When Alvin falls to the floor because his hips are giving out, it's a sobering wake-up call. The doctor tells him he needs a walker. And thanks to his cigar habit, he may be in the early stages of emphysema. As Alvin sits on the porch watching a lightning storm, his live-in daughter Rose (Sissy Spacek) takes a phone call. Alvin's brother Lyle, who lives in Wisconsin, has suffered a stroke.

"Rose," he tells his daughter, after much reflection. "I'm going to go back on the road. I've got to go see Lyle."

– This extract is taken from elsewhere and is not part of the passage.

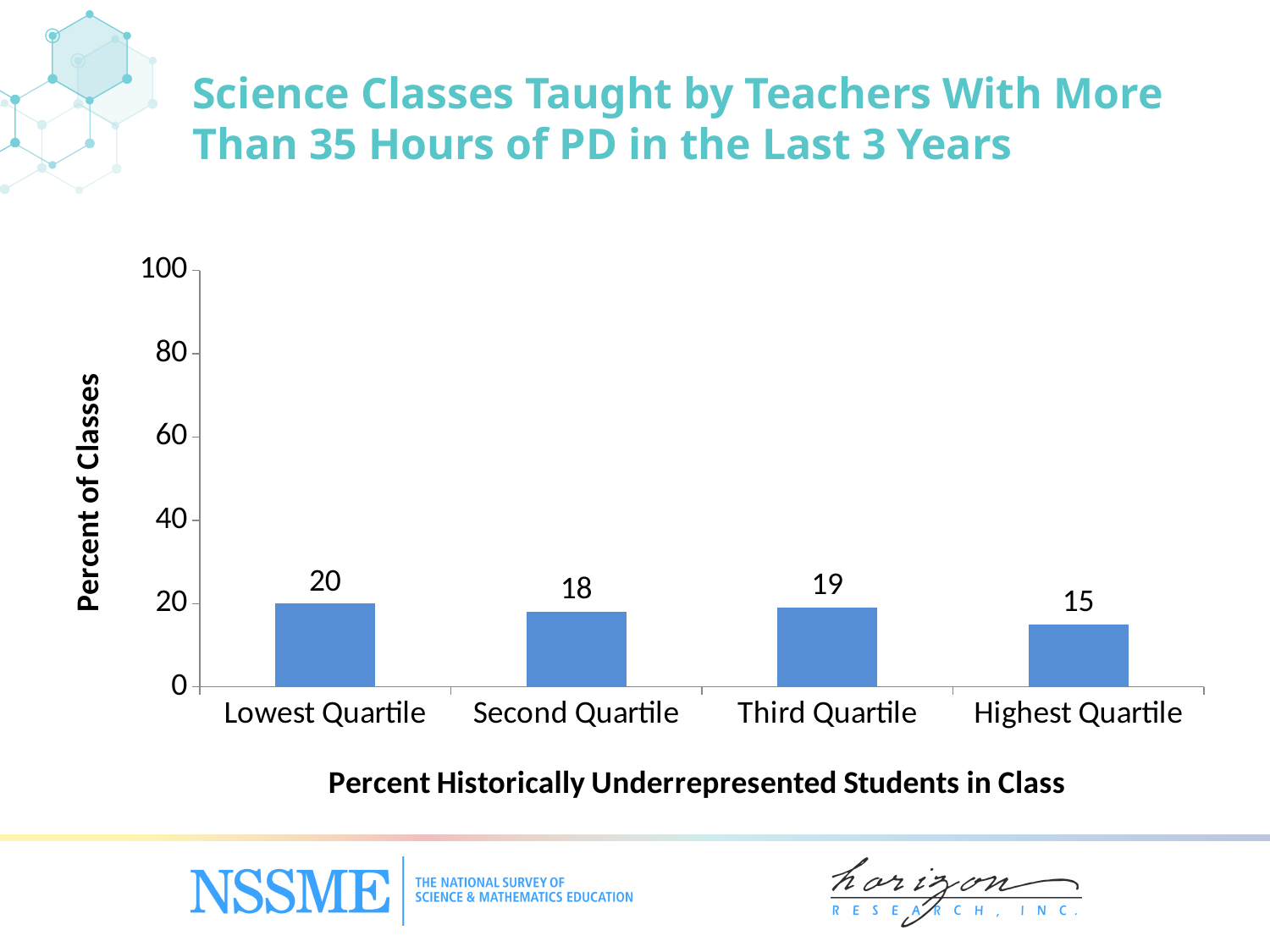
How many categories are shown on the x axis? 4 Which is larger, the value for Second Quartile or the value for Highest Quartile? Second Quartile Is the value for Third Quartile greater or less than 40? less What is the value for Third Quartile? 19 Which category has the lowest value? Highest Quartile What is the value for Highest Quartile? 15 What is the value for Lowest Quartile? 20 Which category has the highest value? Lowest Quartile What is the difference between the values for Lowest Quartile and Highest Quartile? 5 What is the value for Second Quartile? 18 What kind of chart is shown on the slide? bar chart What is the label of the y axis? Percent of Classes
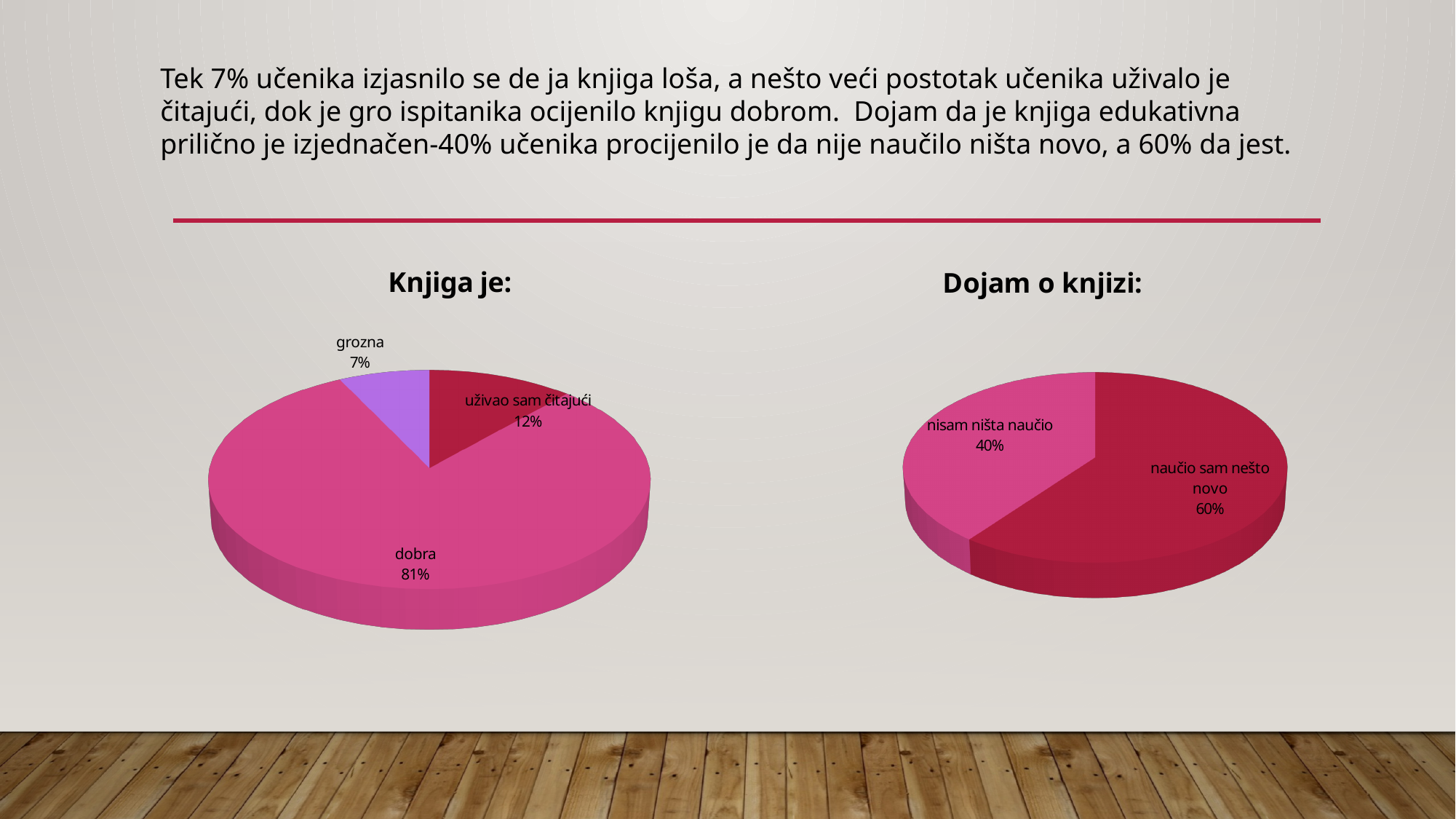
In the "Knjiga je:" chart, what share of the pie is "dobra"? 81% In the "Dojam o knjizi:" chart, what is the value for "naučio sam nešto novo"? 60% In the "Knjiga je:" chart, how many categories are shown? 3 In the "Knjiga je:" chart, what is the value for "uživao sam čitajući"? 12% In the "Knjiga je:" chart, what is the value for "grozna"? 7% In the "Dojam o knjizi:" chart, what share of the pie is "nisam ništa naučio"? 40% In the "Dojam o knjizi:" chart, what is the difference between "naučio sam nešto novo" and "nisam ništa naučio"? 20% In the "Knjiga je:" chart, which category has the largest slice? dobra In the "Knjiga je:" chart, what is the difference between "uživao sam čitajući" and "grozna"? 5% In the "Knjiga je:" chart, which category has the smallest slice? grozna In the "Dojam o knjizi:" chart, which is larger, "naučio sam nešto novo" or "nisam ništa naučio"? naučio sam nešto novo What kind of chart is the "Dojam o knjizi:" chart? pie chart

Rose can understand his reaction. But what she can't understand is his intention to get there on his rattletrap mower, hitched to a trailer full of provisions. Alvin points out his poor eyesight prevents him from driving a car. This trip, he emphasizes, is something he has to do alone. Time is creeping up on the brothers and there's a 10-year-old feud to heal.

Ignoring Rose's admonitions and the doubting chorus of old-timers at the general store, Alvin – now moving around with two canes – sets out on the pilgrimage of his life.

Alvin's journey, which follows the same route the real Alvin Straight did in 1994, is sublime for its amusing, sweet-natured encounters with all variety of wayfarers: a cluster of cyclists, a tour bus full of camera-snappers and a pregnant teenage runaway, to name a few.

Alvin's admirably stoic in the face of screaming trucks, driving rain and steep hills, and he's so tender and direct with people, it moves them to help him.

A former John Deere employee offers to take Alvin all the way to Mount Zion. Alvin politely declines, of course. And when a pair of twins set about trying to bilk him of his scant money for repairs on the John Deere, Alvin gently persuades them to reduce their bill, given that a good 20 percent of their labor time – Alvin guesses – was probably taken up with bickering. They melt before his soft-spoken delivery and they reduce the bill.

Farnsworth gives the performance of his life, his glittering eyes like sky-blue windows to the tenderest of souls. Spacek, who seems to get better each passing year, is terrific as Rose, whose stuttery cadence reveals a great big heart.

But what a triumph this is for Lynch and writers Mary Sweeney (Lynch's professional partner) and John Roach. They revel in the delicate nuances of the great Midwest, from the omnipresent furrows to the rushing of wind through the trees, while Lynch's regular composer, Angelo Badalamenti, outdoes himself with a score that's the elegiac equivalent of threshing wheat. Above all, Lynch treats his characters with near reverence. With the passing exception of a woman – hysterical at killing yet another deer with her car – even the minor characters move through life with unvarnished honesty and unself-consciousness. I may never forget Pete (Ed Grennan), the hardware store guy, who agonizes painfully when Alvin asks him to sell his wooden-handled grabber at a cut price.